Squaw Valley Ski Resort and CEO Andy Wirth are handling the situation with the contaminated water quality on the high mountain very professionally, and they have made a public statement concerning the issue on November 30, 2016. The resort discovered the problem on November 8 as they were conducting routine tests with the water supply. They found that the new system they had installed during the summer on the high mountain had a small amount of E.coli and coliform bacteria was found.
The management immediately closed the restaurants on high mountain and reported the problem to the Placer County Department of Environmental Health. The department conducted their own tests and found small amounts of the bacteria.
Squaw Valley has left skiing open to the top of the mountain to the bottom as this is a favorite for the visitors. The tourists are welcome all over the resort, and Mr. Wirth is supplying bottled water to all of the guests to use at all times.
When Mr. Wirth and the Board of Directors first found out the results of the tests, they contacted several experts on water storage to work with the resort in fixing the situation.

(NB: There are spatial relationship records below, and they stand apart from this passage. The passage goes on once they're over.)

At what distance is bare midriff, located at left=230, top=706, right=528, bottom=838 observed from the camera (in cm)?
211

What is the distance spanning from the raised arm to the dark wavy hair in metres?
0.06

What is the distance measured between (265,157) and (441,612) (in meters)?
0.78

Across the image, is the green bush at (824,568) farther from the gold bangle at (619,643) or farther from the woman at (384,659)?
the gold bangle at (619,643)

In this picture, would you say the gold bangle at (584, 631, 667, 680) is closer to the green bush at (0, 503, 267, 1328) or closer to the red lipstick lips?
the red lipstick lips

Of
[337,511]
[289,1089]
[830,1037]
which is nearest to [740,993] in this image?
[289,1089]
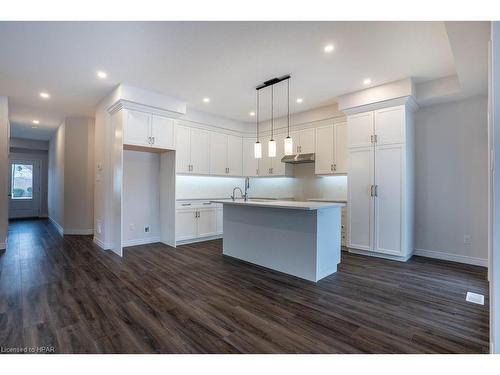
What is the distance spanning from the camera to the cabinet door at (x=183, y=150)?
5.12m

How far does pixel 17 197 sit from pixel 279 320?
1135cm

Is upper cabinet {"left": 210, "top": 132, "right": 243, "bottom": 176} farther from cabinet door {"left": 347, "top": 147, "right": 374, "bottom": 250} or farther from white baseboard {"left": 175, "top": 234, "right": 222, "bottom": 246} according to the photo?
cabinet door {"left": 347, "top": 147, "right": 374, "bottom": 250}

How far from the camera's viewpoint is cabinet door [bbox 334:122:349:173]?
4.84m

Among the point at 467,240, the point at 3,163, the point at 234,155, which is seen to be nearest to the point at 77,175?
the point at 3,163

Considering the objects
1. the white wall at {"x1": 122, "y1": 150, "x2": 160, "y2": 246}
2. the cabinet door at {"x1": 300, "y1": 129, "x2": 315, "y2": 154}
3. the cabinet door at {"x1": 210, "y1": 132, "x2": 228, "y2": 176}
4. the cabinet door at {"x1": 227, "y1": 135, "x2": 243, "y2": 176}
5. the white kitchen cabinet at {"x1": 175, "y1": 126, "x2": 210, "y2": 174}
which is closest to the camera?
the white wall at {"x1": 122, "y1": 150, "x2": 160, "y2": 246}

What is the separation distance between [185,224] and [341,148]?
3.49 m

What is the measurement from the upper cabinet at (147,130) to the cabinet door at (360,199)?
11.3 feet

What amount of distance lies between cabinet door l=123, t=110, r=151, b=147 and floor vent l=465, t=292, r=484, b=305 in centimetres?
500

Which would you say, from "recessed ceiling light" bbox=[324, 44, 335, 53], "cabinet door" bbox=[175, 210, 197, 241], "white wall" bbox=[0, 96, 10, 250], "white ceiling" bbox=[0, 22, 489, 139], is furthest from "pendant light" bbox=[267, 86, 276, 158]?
"white wall" bbox=[0, 96, 10, 250]

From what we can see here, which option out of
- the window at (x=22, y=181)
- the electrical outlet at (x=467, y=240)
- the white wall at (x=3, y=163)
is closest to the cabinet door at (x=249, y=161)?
the electrical outlet at (x=467, y=240)

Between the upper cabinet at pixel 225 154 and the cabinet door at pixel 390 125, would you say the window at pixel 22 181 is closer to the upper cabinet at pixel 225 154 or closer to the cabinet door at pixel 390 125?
A: the upper cabinet at pixel 225 154

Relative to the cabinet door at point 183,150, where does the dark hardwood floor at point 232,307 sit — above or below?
below

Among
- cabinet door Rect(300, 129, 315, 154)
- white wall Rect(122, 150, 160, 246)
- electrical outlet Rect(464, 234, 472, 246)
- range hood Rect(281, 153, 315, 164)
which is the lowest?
electrical outlet Rect(464, 234, 472, 246)
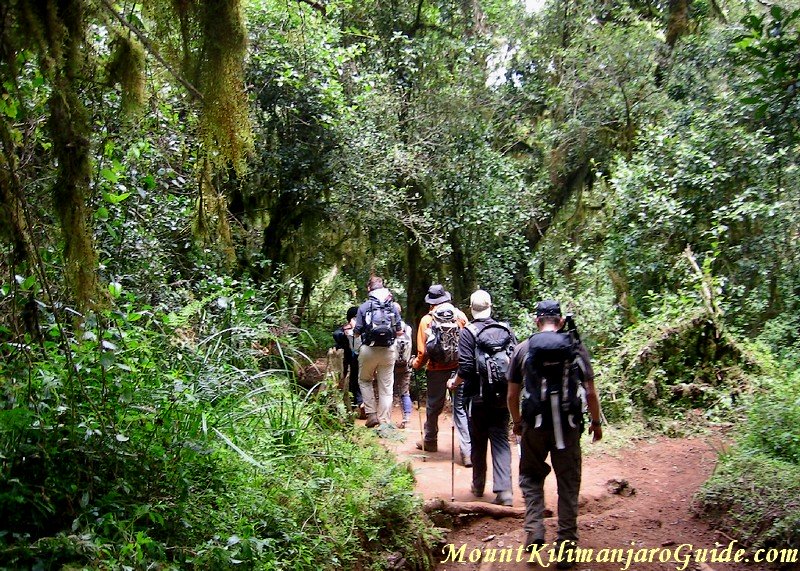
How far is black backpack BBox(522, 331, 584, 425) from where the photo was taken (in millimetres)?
5020

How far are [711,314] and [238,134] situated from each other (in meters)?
7.89

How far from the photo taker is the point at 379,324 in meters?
8.34

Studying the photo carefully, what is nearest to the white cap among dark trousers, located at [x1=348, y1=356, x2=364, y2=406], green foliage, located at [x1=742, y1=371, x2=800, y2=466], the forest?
the forest

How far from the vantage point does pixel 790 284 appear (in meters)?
11.3

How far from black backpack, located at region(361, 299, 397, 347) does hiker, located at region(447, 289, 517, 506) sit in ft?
5.86

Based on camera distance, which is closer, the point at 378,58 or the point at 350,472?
the point at 350,472

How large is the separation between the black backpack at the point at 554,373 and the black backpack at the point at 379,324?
344cm

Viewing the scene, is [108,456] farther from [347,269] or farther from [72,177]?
[347,269]

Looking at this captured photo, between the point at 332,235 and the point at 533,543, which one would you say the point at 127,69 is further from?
the point at 332,235

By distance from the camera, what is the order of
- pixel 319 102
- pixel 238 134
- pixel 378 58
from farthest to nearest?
pixel 378 58
pixel 319 102
pixel 238 134

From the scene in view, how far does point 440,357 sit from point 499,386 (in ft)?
5.23

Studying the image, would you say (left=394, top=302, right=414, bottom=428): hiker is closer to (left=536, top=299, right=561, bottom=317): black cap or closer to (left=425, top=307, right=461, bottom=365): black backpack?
(left=425, top=307, right=461, bottom=365): black backpack

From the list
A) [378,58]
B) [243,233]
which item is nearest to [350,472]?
[243,233]

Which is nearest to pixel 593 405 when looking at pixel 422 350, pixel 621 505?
pixel 621 505
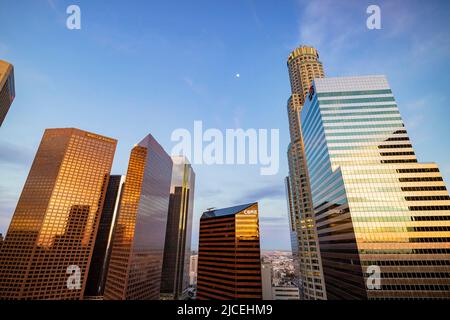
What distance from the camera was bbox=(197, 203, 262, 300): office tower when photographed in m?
91.9

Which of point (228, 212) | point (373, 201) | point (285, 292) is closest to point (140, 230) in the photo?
point (228, 212)

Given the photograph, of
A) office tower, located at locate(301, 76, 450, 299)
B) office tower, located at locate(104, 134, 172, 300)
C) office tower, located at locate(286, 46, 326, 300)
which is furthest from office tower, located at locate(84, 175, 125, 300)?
office tower, located at locate(301, 76, 450, 299)

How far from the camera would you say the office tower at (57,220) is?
405ft

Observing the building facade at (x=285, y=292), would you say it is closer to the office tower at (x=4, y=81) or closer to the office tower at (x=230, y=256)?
the office tower at (x=230, y=256)

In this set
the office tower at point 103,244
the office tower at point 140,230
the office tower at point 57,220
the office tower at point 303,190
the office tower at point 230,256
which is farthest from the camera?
the office tower at point 103,244

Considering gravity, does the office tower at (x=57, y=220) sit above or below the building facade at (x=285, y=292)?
above

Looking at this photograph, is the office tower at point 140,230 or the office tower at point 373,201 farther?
the office tower at point 140,230

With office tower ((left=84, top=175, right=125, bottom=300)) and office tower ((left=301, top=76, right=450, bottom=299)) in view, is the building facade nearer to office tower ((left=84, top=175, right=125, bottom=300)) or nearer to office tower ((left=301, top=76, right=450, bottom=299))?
office tower ((left=301, top=76, right=450, bottom=299))

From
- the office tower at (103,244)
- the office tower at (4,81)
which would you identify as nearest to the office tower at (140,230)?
the office tower at (103,244)

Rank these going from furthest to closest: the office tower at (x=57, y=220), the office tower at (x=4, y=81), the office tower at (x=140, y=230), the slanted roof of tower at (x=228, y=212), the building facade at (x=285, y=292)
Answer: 1. the building facade at (x=285, y=292)
2. the office tower at (x=57, y=220)
3. the office tower at (x=140, y=230)
4. the slanted roof of tower at (x=228, y=212)
5. the office tower at (x=4, y=81)

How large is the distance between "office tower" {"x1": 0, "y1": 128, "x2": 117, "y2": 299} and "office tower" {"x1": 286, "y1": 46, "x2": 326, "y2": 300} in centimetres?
14054

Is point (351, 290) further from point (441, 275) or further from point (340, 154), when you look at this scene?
point (340, 154)

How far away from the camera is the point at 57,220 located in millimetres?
138875

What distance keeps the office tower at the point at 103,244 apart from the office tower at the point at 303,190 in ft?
492
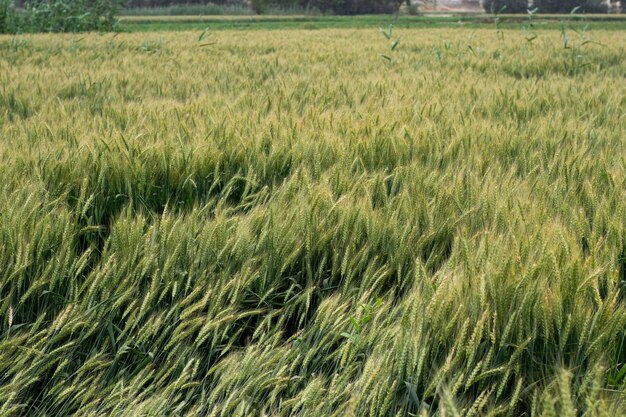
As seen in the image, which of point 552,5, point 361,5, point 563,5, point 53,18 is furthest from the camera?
point 552,5

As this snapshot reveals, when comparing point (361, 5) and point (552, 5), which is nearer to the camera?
point (361, 5)

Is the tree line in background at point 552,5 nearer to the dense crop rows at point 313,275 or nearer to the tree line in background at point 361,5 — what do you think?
the tree line in background at point 361,5

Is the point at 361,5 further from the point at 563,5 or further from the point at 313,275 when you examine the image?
the point at 313,275

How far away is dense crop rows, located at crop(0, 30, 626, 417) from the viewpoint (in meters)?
0.90

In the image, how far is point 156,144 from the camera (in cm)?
173

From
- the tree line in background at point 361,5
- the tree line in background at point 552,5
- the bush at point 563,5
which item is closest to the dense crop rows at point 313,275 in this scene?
the tree line in background at point 361,5

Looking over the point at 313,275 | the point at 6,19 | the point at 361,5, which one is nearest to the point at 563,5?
the point at 361,5

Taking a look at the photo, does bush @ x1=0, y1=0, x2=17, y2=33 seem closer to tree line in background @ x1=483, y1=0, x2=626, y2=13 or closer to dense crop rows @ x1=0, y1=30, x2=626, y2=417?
dense crop rows @ x1=0, y1=30, x2=626, y2=417

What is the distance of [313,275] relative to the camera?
129 cm

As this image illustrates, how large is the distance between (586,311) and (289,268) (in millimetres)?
614

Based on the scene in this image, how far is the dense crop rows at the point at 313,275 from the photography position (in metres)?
0.90

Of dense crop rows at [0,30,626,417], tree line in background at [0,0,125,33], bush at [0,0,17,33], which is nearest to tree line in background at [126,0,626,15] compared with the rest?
tree line in background at [0,0,125,33]

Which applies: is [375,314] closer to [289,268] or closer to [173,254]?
[289,268]

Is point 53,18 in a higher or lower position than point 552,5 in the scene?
lower
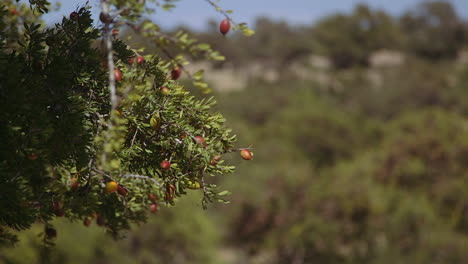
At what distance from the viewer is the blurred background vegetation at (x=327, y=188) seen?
17844 millimetres

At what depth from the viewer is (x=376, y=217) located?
2044 cm

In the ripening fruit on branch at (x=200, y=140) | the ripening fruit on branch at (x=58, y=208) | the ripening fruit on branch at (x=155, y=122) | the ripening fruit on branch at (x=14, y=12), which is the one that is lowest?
the ripening fruit on branch at (x=58, y=208)

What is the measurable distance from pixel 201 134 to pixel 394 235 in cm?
2006

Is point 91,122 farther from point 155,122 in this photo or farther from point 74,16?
point 74,16

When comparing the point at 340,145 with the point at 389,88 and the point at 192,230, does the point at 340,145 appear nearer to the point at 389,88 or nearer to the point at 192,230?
the point at 389,88

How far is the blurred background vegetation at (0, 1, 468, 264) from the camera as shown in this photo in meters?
17.8

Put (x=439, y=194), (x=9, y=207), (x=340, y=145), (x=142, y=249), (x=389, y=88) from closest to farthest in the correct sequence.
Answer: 1. (x=9, y=207)
2. (x=142, y=249)
3. (x=439, y=194)
4. (x=340, y=145)
5. (x=389, y=88)

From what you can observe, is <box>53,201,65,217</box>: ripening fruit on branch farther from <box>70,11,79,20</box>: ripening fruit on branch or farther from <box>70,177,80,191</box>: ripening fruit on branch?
<box>70,11,79,20</box>: ripening fruit on branch

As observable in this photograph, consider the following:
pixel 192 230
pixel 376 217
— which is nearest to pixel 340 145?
pixel 376 217

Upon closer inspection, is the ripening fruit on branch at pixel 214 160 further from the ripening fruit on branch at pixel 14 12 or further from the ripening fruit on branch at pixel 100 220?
the ripening fruit on branch at pixel 14 12

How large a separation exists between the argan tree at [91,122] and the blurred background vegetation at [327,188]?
85cm

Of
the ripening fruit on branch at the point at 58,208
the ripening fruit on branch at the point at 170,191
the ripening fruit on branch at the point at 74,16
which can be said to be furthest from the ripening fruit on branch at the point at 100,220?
the ripening fruit on branch at the point at 74,16

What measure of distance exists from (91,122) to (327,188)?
19.4m

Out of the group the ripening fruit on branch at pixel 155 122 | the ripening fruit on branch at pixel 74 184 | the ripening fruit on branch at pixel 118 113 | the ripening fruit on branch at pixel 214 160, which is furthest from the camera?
the ripening fruit on branch at pixel 214 160
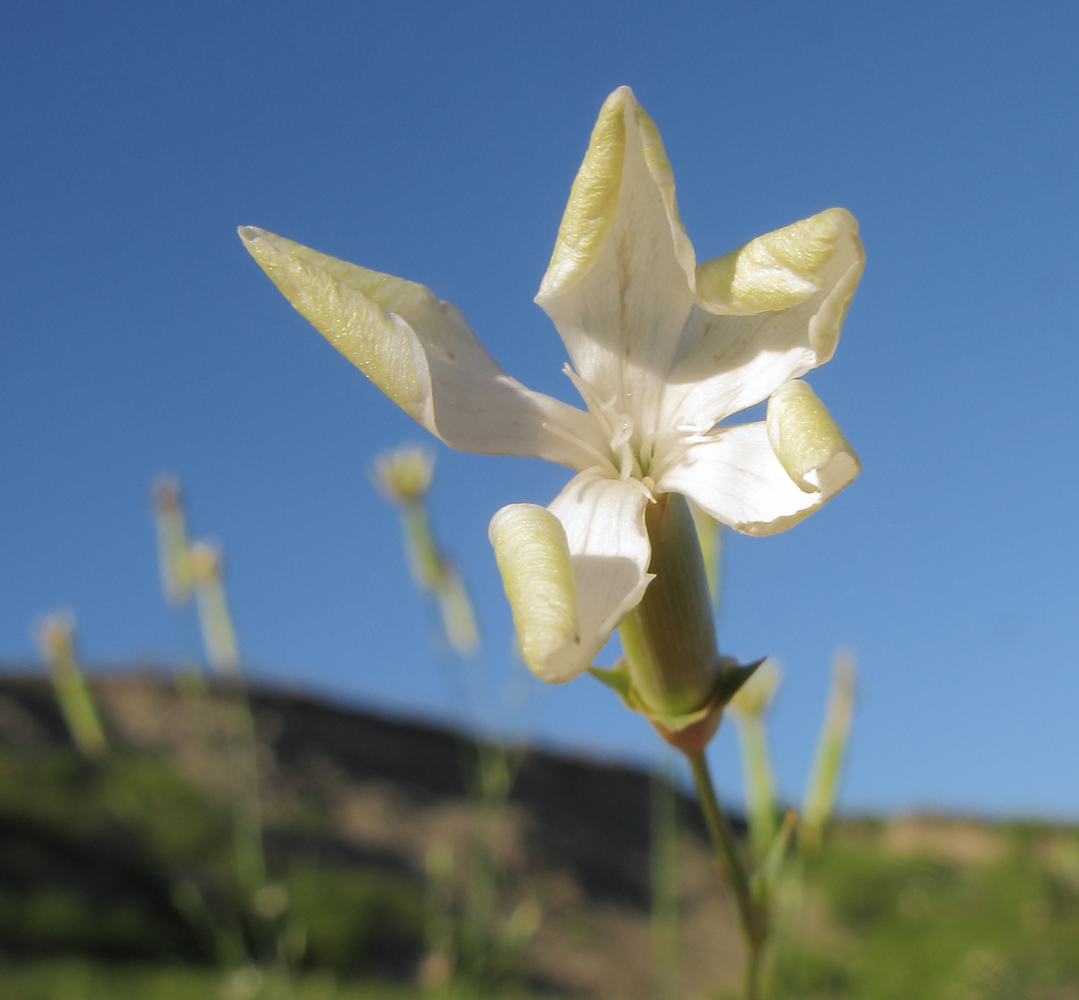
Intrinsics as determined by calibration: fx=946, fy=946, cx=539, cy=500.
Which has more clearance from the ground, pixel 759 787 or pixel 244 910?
pixel 759 787

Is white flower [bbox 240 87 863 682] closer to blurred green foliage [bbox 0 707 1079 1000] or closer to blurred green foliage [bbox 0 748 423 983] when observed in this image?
blurred green foliage [bbox 0 707 1079 1000]

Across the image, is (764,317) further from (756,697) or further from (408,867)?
(408,867)

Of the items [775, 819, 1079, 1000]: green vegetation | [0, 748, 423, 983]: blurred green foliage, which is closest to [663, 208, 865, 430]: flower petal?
[775, 819, 1079, 1000]: green vegetation

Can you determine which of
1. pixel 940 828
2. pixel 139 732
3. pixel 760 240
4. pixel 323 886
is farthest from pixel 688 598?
pixel 940 828

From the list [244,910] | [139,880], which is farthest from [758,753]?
[139,880]

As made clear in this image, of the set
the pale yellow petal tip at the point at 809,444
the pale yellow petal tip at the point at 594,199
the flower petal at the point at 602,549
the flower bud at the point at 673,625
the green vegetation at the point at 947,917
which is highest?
the pale yellow petal tip at the point at 594,199

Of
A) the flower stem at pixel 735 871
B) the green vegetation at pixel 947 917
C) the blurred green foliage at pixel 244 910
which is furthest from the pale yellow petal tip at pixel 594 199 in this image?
the green vegetation at pixel 947 917

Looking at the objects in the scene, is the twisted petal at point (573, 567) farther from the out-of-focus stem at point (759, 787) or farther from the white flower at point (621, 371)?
the out-of-focus stem at point (759, 787)
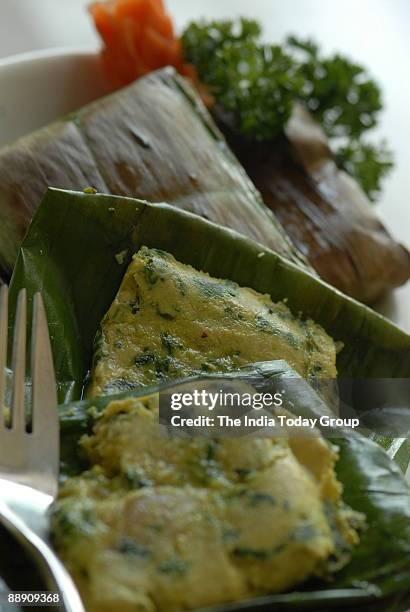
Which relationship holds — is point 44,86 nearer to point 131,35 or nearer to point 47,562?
point 131,35

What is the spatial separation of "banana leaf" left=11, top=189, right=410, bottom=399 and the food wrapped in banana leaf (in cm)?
64

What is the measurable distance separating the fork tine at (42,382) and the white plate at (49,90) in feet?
4.83

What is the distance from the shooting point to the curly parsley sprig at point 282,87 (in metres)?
2.87

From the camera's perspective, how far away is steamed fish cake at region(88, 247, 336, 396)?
1.73 meters

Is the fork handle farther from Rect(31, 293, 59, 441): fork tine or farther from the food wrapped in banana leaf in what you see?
the food wrapped in banana leaf

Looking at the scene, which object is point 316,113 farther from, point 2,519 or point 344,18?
point 2,519

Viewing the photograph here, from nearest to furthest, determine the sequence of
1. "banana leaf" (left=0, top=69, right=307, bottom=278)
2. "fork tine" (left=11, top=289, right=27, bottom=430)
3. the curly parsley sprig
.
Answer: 1. "fork tine" (left=11, top=289, right=27, bottom=430)
2. "banana leaf" (left=0, top=69, right=307, bottom=278)
3. the curly parsley sprig

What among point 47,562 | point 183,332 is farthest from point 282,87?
point 47,562

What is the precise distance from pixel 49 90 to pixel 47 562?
212cm

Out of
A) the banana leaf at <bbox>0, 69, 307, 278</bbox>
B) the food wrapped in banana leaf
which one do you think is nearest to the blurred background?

In October, Lake Tahoe received an unusually high amount of rain, and they believe that the water syatem servicing High Camp and Gold Coast experienced much rain and affected the newly installed system resulting in contamination.
The bacteria is limited to that system, so the careful precautions to close that down confined the bacteria. Contaminated water was never available to the public, and therefore, there has been no reports of any illness.
Squaw Valley has been working diligently with the Placer County Environmental Health and the Squaw Valley Public Service District to bring the water levels to normal, and they will continue to do so. When the Board has received the report that the water is safe to drink, Squaw Valley will open the restaurants on High Mountain and make another public announcement. The safety of the guests is the first priority.